Fez — Moroccan artist Mohamed Hamidi, a leading figure of the Casablanca School and a formative teacher for generations of painters, died early Monday at the age of 84. 

His passing closes a seminal chapter in the country’s modern art story, one he helped write with bold ideas, public actions, and a lifelong belief that contemporary art could grow from local traditions.

Born in Casablanca in 1941, Hamidi studied at the city’s École des Beaux-Arts before continuing his training in Paris, where he earned a diploma in monumental art in 1964. 

He returned home at a moment of effervescence in the late 1960s, when artists were questioning academic norms and searching for a visual language rooted in Moroccan life. 

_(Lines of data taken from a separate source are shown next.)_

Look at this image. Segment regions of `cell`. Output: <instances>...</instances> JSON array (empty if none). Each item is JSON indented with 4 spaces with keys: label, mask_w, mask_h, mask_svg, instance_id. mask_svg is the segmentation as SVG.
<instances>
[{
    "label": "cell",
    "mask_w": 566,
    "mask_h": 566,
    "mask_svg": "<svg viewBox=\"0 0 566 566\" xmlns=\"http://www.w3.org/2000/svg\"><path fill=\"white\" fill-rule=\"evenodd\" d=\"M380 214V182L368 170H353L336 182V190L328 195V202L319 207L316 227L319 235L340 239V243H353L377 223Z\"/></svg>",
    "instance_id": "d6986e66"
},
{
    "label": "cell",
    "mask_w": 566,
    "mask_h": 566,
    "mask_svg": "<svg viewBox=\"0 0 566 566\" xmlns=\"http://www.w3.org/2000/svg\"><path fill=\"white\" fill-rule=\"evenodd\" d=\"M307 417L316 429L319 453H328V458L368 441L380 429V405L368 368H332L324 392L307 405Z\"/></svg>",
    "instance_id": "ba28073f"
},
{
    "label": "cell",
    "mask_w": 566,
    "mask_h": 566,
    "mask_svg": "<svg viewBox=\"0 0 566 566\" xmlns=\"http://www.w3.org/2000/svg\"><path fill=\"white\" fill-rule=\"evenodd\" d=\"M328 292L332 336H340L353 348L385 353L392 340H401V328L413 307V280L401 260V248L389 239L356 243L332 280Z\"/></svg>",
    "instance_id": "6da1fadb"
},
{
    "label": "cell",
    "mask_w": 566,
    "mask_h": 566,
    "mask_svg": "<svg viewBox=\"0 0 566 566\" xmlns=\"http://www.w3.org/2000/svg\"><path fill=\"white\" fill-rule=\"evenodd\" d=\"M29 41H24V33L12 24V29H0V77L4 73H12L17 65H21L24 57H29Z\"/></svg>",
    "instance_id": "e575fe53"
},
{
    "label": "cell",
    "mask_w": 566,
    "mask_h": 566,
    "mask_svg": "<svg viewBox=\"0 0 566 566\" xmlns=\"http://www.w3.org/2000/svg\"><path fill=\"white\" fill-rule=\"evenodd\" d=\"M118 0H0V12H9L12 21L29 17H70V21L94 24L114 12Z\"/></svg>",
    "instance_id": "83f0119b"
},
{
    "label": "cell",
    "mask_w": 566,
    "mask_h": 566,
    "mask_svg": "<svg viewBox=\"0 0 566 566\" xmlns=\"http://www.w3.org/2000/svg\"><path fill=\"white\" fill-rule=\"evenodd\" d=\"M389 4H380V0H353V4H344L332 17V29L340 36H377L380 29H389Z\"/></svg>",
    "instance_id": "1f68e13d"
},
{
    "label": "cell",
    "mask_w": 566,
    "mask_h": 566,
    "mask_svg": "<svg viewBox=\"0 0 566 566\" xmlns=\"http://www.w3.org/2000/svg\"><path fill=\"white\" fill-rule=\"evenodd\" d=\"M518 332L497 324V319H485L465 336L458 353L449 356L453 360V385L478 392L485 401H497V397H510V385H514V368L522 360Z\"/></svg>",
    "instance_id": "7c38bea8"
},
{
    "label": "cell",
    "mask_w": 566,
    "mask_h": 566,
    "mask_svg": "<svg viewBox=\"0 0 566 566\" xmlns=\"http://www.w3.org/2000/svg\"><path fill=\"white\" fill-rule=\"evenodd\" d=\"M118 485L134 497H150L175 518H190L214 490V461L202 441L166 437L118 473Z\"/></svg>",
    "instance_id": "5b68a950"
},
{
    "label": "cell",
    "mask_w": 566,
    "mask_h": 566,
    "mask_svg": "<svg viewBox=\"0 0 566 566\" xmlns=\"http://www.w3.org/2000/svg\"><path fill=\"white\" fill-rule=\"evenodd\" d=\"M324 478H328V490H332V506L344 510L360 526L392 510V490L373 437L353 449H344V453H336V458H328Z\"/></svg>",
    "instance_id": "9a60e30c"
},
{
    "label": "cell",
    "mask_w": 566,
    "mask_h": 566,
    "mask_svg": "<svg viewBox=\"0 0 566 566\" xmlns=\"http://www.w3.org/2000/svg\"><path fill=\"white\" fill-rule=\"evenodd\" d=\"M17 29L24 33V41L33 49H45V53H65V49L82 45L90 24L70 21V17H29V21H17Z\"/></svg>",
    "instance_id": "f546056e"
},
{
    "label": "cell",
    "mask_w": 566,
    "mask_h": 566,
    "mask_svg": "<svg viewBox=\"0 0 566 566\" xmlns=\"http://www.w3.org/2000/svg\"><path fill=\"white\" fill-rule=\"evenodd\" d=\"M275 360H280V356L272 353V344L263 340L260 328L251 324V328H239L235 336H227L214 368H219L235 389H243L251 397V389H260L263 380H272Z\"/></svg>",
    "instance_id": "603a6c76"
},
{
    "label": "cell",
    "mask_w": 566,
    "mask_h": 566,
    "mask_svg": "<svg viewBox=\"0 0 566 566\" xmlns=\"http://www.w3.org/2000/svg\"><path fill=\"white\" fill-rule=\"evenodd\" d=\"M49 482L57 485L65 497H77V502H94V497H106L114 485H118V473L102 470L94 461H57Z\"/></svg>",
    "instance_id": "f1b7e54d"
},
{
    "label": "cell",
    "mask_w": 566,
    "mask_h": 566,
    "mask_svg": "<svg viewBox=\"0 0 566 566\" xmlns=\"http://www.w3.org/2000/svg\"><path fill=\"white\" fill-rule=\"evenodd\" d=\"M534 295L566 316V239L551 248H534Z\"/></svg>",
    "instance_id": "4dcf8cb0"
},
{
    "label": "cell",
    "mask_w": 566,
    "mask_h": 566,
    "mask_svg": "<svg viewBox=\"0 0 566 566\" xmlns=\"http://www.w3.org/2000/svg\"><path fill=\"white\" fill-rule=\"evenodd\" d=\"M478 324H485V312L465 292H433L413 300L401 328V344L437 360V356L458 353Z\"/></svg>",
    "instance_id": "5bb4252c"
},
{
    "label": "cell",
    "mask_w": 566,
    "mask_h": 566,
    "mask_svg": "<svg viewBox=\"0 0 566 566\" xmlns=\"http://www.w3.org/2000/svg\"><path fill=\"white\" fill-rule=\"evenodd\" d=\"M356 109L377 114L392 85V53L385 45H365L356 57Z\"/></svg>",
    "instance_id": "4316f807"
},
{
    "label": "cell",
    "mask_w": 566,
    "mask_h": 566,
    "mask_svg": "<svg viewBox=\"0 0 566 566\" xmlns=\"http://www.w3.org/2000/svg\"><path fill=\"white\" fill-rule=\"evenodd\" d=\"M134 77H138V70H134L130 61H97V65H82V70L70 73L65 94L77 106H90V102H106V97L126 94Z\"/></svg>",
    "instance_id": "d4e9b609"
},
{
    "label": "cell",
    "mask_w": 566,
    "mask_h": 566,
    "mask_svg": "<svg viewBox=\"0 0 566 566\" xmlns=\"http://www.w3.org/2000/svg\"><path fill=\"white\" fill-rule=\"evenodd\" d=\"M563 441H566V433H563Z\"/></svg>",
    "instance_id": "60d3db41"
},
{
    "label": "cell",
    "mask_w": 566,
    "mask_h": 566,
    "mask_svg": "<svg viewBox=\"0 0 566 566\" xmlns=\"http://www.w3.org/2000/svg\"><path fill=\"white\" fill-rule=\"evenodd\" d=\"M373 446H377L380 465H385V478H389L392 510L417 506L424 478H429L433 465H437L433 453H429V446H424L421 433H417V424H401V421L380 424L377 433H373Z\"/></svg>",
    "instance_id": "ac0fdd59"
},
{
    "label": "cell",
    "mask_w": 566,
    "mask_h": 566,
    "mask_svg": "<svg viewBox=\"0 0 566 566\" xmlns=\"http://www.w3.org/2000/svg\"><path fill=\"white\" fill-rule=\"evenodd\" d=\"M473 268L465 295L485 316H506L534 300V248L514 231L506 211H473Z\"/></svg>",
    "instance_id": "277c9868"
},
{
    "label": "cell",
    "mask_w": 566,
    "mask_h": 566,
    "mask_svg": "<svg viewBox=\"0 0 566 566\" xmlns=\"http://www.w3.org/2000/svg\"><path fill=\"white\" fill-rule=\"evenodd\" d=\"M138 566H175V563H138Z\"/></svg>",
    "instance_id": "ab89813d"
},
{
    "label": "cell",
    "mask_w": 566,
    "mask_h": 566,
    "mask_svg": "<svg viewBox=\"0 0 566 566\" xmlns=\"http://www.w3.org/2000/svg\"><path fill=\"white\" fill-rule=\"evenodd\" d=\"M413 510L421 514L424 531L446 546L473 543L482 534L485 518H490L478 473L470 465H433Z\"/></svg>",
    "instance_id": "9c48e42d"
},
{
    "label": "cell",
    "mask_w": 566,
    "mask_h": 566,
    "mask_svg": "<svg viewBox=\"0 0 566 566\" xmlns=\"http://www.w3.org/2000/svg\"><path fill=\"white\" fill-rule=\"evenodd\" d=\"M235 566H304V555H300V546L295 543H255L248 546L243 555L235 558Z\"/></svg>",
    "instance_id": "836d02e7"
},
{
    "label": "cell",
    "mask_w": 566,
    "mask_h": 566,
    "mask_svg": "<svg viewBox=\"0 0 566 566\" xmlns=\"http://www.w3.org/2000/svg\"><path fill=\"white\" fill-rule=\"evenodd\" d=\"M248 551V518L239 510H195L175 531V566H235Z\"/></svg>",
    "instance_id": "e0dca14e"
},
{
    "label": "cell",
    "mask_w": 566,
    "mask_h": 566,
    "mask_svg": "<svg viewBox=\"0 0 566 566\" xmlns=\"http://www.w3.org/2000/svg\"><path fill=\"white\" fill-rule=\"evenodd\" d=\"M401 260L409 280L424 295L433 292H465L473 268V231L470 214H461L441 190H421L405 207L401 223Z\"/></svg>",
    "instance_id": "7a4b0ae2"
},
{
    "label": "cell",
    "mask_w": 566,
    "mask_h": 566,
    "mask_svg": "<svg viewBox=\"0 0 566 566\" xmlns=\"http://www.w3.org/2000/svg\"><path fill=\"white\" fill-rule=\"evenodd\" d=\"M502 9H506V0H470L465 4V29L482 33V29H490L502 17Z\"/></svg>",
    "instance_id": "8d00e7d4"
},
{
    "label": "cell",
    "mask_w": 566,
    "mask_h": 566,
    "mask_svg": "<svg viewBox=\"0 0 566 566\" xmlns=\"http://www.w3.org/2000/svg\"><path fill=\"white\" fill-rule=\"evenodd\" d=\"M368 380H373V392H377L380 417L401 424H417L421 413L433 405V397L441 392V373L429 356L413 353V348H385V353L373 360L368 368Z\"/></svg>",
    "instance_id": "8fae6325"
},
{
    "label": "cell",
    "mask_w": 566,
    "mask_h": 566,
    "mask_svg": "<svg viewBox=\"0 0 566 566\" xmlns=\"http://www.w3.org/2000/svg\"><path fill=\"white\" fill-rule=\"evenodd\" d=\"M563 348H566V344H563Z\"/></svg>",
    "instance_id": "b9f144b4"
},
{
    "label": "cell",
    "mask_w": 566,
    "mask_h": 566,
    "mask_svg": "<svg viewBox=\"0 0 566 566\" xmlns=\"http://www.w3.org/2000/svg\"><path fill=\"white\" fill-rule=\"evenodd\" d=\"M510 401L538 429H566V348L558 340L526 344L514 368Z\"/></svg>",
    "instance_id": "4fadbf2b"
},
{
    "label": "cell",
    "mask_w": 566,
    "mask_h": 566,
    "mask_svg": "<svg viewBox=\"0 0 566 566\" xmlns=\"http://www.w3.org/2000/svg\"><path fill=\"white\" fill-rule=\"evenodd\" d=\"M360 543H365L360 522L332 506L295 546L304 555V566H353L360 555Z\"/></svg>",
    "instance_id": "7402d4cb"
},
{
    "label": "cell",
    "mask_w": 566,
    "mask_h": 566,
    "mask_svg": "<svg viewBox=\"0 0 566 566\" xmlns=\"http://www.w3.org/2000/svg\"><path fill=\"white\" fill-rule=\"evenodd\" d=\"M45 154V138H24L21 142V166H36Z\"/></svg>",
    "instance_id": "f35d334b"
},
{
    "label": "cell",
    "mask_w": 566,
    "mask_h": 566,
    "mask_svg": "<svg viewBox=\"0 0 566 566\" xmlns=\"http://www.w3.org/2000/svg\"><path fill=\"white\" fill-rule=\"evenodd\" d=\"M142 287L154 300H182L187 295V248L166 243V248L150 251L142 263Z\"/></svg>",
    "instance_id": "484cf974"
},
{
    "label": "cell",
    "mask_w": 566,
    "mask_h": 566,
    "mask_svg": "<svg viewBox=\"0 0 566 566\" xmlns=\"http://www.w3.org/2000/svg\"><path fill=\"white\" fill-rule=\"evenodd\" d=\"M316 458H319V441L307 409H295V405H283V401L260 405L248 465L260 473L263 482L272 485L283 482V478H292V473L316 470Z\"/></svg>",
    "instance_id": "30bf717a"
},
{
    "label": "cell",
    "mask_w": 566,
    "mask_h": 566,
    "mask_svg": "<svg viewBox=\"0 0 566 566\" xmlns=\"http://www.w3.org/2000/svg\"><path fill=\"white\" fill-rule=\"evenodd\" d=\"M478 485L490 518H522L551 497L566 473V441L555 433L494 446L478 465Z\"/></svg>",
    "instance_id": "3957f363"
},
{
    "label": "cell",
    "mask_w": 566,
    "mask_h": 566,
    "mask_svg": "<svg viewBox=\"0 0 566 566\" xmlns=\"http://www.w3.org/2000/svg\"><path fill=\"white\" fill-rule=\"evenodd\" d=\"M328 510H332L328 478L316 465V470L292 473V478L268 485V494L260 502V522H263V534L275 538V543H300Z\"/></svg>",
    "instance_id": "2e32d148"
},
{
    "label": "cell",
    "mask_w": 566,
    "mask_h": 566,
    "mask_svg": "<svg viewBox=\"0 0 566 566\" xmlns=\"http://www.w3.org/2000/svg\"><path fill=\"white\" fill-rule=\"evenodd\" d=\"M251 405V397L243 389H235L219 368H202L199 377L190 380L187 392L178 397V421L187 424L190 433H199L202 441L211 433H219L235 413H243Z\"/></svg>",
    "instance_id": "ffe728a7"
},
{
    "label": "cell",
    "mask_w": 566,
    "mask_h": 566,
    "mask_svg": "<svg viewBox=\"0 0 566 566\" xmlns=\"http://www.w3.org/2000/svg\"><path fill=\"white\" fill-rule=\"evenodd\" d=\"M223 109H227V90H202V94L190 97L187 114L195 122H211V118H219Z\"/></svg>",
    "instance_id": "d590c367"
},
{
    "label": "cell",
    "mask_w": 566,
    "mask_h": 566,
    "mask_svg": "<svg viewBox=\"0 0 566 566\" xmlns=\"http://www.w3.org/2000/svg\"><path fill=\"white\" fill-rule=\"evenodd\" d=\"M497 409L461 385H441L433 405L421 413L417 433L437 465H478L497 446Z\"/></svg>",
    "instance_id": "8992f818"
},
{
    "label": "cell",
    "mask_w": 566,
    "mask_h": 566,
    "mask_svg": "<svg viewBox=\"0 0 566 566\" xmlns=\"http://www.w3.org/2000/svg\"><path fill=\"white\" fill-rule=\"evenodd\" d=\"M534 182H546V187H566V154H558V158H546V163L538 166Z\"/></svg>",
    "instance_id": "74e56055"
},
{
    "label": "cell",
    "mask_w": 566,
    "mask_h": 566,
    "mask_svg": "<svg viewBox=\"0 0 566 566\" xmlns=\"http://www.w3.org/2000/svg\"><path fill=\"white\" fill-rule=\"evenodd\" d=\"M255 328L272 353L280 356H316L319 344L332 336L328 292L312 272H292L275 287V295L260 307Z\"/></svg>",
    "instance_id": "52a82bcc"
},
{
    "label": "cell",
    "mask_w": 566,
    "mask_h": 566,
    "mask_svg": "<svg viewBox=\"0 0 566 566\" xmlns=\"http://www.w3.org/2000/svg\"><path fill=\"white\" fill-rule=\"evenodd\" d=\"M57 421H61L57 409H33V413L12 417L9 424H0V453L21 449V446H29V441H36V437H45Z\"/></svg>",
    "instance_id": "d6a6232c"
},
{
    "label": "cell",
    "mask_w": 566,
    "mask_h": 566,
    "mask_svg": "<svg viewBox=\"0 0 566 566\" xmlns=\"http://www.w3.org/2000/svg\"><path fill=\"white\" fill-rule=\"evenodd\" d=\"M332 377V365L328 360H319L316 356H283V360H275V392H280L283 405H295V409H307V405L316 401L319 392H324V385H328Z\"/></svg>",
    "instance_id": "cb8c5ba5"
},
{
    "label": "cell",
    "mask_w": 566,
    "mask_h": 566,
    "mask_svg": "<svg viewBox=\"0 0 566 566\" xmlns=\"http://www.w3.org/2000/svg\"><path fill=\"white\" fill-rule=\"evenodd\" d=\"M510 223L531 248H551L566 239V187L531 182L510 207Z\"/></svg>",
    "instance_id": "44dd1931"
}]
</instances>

In 1969 he joined Farid Belkahia, Mohamed Melehi, and Mohamed Chabâa in the now-historic open-air exhibition on Marrakech’s Jemaa El Fna square, a radical gesture that took art out of galleries and into the street. 

The action crystallized the ethos of what would be known as the Casablanca School: modern, public, and proudly local.

From 1967 to 1975, Hamidi taught at the École des Beaux-Arts of Casablanca, where he became an icon for young artists. 

He also co-founded the Moroccan Association of Plastic Arts, advocating for artists’ visibility and professional recognition at home and abroad. 

Colleagues remember a generous mentor who pushed students to look closely at their surroundings—architecture, textiles, signage—and then translate those forms into a contemporary vocabulary.

Hamidi’s own canvases distilled that approach. His work is marked by saturated palettes, rhythmic signs, and geometric structures that echo the warp and weft of traditional weaving. 

Rather than quote folklore, he abstracted its energies: zigzags, bands, and soft, floating fields that suggest bodies and space without locking them into a single reading. The result was a language both formal and sensuous, unmistakably Moroccan yet conversant with global modernism.

His impact extended far beyond the studio. Hamidi exhibited widely in Morocco, Europe, and the Middle East, helping international audiences see Moroccan modern art as a living, experimental field. 

In 2019, the Centre Pompidou acquired two key paintings—”Harmonie” (1971) and “Marie” (1972)—a milestone that affirmed his place in the broader history of contemporary art.

Funeral prayers are scheduled for Tuesday after Asr at Casablanca’s Errahma cemetery. As the art community mourns, Hamidi’s legacy endures on walls, in classrooms, and in the confidence of a generation that learned from him to look inward for art forms that speak to the world.